Investors shouldn't overlook regulatory issues in Canada, either. Ontario, the largest province by population in Canada, is still playing catch-up on doling out dispensary licenses, while key provinces like Quebec aren't allowing high-margin cannabis vape products to be sold.
Now for the $64,000 question: Is Canopy Growth still a buy after galloping higher by 38% in 2020?
After weighing both sides of the argument, I'm still decisively in the avoid column. However, I am seeing tangible progress with David Klein's belt-tightening, which gives me hope that my view on the company won't always be negative.
Mike Lee, Canopy's CFO, recently announced initiatives that'll result in roughly CA$150 million to CA$200 million in annual cost savings, with cost of goods sold, general and administrative expenses, and inventory representing the core areas where future savings can be extracted.
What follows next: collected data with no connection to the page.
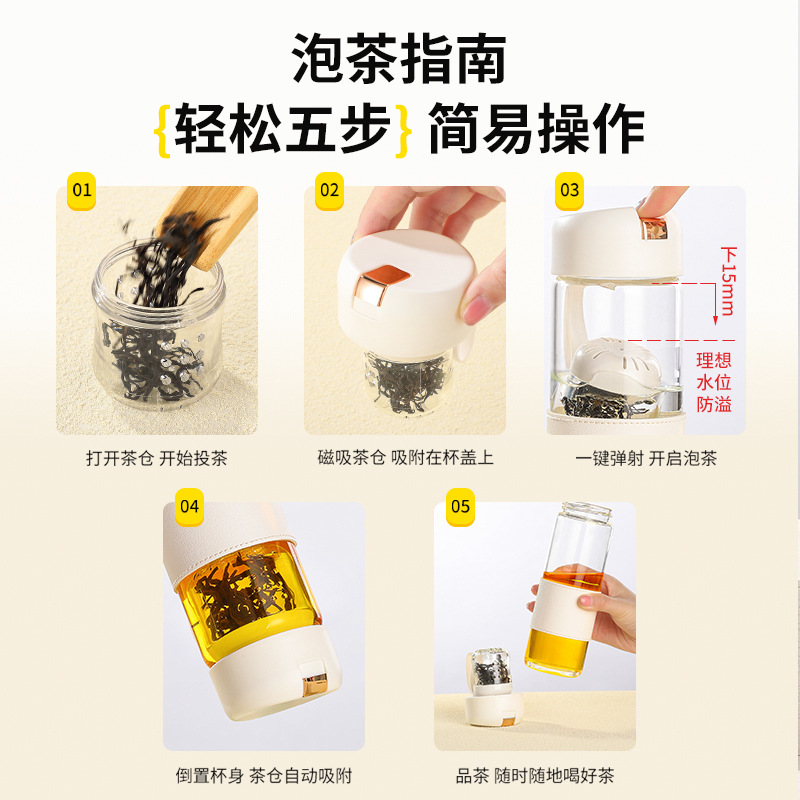 泡茶指南
{轻松五步} 简易操作

01
打开茶仓 开始投茶

02
磁吸茶仓 吸附在杯盖上

03
下15mm
理想水位防溢
一键弹射 开启泡茶

04
倒置杯身 茶仓自动吸附

05
品茶 随时随地喝好茶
While I'm happy to see Canopy Growth aggressively addressing its huge net losses, it still worries me to see a company in what should be a high-growth industry trying to backpedal its way into recurring profits.
I'd also be remiss if I didn't mention Canopy's cash situation. Even though it's still lugging around a healthy CA$1.72 billion in cash, the company had closer to CA$5 billion two years ago. If not for a CA$245 million warrant exercise from Constellation a few months ago, Canopy's cash balance might have declined by almost 70% in less than two years.
Despite its nearly $11 billion market cap, Canopy Growth is still very much a work in progress.